» Text section

----

The End of Equality
Citizens of developed societies have always regarded themselves as the winners of globalization. But this is not true—the capitalist revolution is devouring its own children.
Perhaps in the nineteenth century there were texts more affirmatively speaking about capitalism than The Communist Manifesto, but not many of them appeared. As paradoxical as it sounds, The Manifesto is not only a frontal attack on capitalism, but also its great apology. Marx and Engels extensively and openly praised the ability of capitalism to destroy the old, feudal relations, melting everything that was solid. This point of view is quite clear if you remember the evident progressivism in Marx’s thinking—he sees capitalism as terrible, but still better than what went before: slavery and feudalism.
It is a pragmatic and technical superiority— Marx was aware that at a certain stage of its development capitalism was a factor positively transforming society through accelerating the pace of development of the means of production and through releasing the productive forces from feudal shackles. Marx, who avoids an ahistorical approach and considers socio-economic phenomena in their specific contexts, perceives capitalism in a perspective similar to that in which the French Revolution showed it (we must remember that Marx was born only three decades after this event and lived in an era which was defined, among other things, by the bourgeois revolution in France).
The triumphant and dramatic appearance of the bourgeoisie on the scene held equality on its banners and there was no hypocrisy in that. The third estate, celebrated by Emmanuel Joseph Sieyes in his pamphlet from January 1789, called for a destruction of the traditional system of privileges in the stratified society. Equality was one of the sincere goals of the French Revolution, this political operator of maturing capitalism. Marx and Engels accept at face value the progressive consequences of the capitalist order, but they go beyond the dispute between liberalism and conservatism, in which this issue is usually framed. The authors of The Communist Manifesto are relentless critics of the modern social order, in which they are remindful of conservatives. But in contrast to conservatives they do not believe that the golden era has already passed. On the contrary, they regard previous historical epochs as more oppressive and unjust, so the destruction of the old society seems to be a step forward. This appreciation of the progressive force of capitalism resembles the position of the liberals. But unlike them, Marx and Engels do not want to recognize it as the last possible stage of development of human societies. Capitalism, although in many respects terrible, is better than everything that has gone before, but it also needs to be overcome in the name of a new, better order.
One of the problems with capitalism that haunts Marx and Engels is that progress achieved by this system (through destroying feudalism) comes at a very high price. Capitalist wealth is generated at an enormous social cost. More recently, researchers—mainly Fernand Braudel and Immanuel Wallerstein—have shown that the birth of the colonial system and the dawn of capitalism are two names of the same phenomenon. Starting the engine of capitalist development required above all primitive accumulation, which always involved violence. Fencing and other expropriations of the common good, the tragic fate of urban proletariat during the Industrial Revolution, slavery on the plantations (it is no accident that Industrial Revolution in England begins in the textile industry, with raw materials delivered to English factories by slave-owning cotton plantations from both Americas and the Caribbean), colonial plunder and many other negative developments are the price which has to be paid to fulfill the conditions for capitalist growth.

----

[Spatial relationship data]

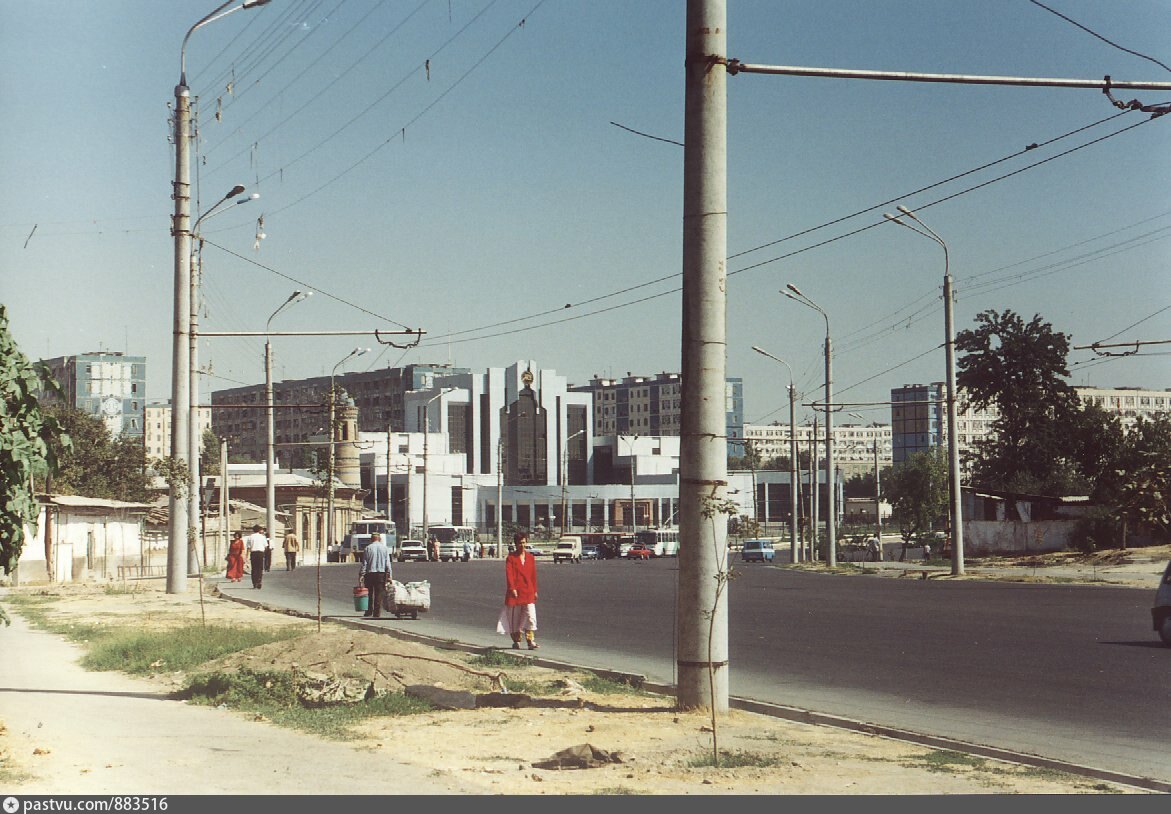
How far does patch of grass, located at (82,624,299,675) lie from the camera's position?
619 inches

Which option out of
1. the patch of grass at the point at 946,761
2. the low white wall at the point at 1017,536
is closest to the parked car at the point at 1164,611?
the patch of grass at the point at 946,761

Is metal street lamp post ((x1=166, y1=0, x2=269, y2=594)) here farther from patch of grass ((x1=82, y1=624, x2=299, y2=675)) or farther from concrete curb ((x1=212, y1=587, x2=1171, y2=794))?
concrete curb ((x1=212, y1=587, x2=1171, y2=794))

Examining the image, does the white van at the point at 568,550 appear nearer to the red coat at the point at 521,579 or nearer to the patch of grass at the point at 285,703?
the red coat at the point at 521,579

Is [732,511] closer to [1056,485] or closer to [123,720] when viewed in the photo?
[123,720]

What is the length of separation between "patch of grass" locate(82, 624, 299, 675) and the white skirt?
2962 millimetres

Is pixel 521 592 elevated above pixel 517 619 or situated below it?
above

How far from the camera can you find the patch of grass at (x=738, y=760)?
9070mm

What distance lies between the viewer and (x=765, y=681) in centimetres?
1543

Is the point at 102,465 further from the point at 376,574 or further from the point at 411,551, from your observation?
the point at 376,574

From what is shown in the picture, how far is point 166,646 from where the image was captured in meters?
17.2

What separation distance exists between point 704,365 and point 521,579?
7955mm

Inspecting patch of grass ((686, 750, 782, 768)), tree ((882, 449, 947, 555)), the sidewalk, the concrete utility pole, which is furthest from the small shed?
tree ((882, 449, 947, 555))

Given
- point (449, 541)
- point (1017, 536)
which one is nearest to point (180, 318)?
point (1017, 536)

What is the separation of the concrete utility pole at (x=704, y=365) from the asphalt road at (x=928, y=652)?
0.45 m
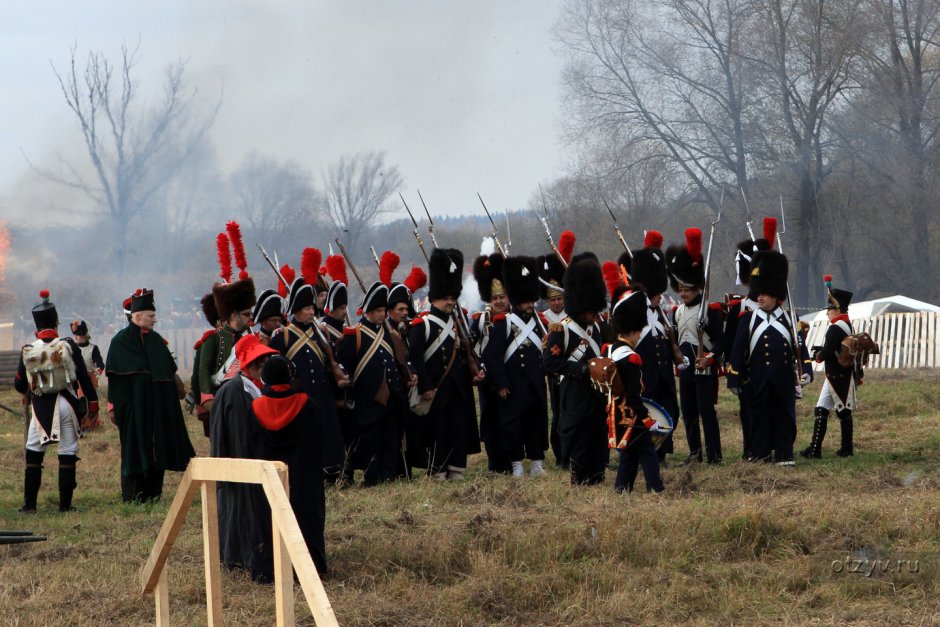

----

» Stated goal 1
From the essay on Marx and capitalism above, reproduce the passage starting at "The End of Equality" and ending at "slavery and feudalism.".
» Stated goal 2
Extend the essay on Marx, equality, and capitalism, beginning directly after its final sentence.

» Task result 1
The End of Equality
Citizens of developed societies have always regarded themselves as the winners of globalization. But this is not true—the capitalist revolution is devouring its own children.
Perhaps in the nineteenth century there were texts more affirmatively speaking about capitalism than The Communist Manifesto, but not many of them appeared. As paradoxical as it sounds, The Manifesto is not only a frontal attack on capitalism, but also its great apology. Marx and Engels extensively and openly praised the ability of capitalism to destroy the old, feudal relations, melting everything that was solid. This point of view is quite clear if you remember the evident progressivism in Marx’s thinking—he sees capitalism as terrible, but still better than what went before: slavery and feudalism.

» Task result 2
Today it is easy to claim that the winners of this game, satiated citizens of rich societies in the global North, owe their wealth to frugality and hard work, but history shows that the roots of contemporary well-being reach back to things which were much darker and highly violent. This is one of the reasons that in the 20th century Marxism was to achieve such an incredible popularity among national independence activists from many parts of the world, as illustrated by such figures as Franz Fanon and Bhagat Singh. It was by no means the result of Soviet machinations and intrigues, but rather of the belief, widespread in the colonized countries, that colonial domination was a part of capitalist development and served this system. It is easy for the American patriots today to praise the American Dream and stress that in their country everyone has an open career path “from rags to riches,” but there would be no US success without extermination of the native population of North America, stealing their land, and gigantic profits once accumulated in the US economic system thanks to slave labor. We may try not to remember these events, which is made all the more simple by the fact that “money does not stink,” but it will not change the historical reality: American capitalism, just as every other one, is built not only on frugality and hard work, but also on violence and crime. The oppressors and victims are long dead, but the once accumulated wealth is persistently circulating in the veins of the US economy.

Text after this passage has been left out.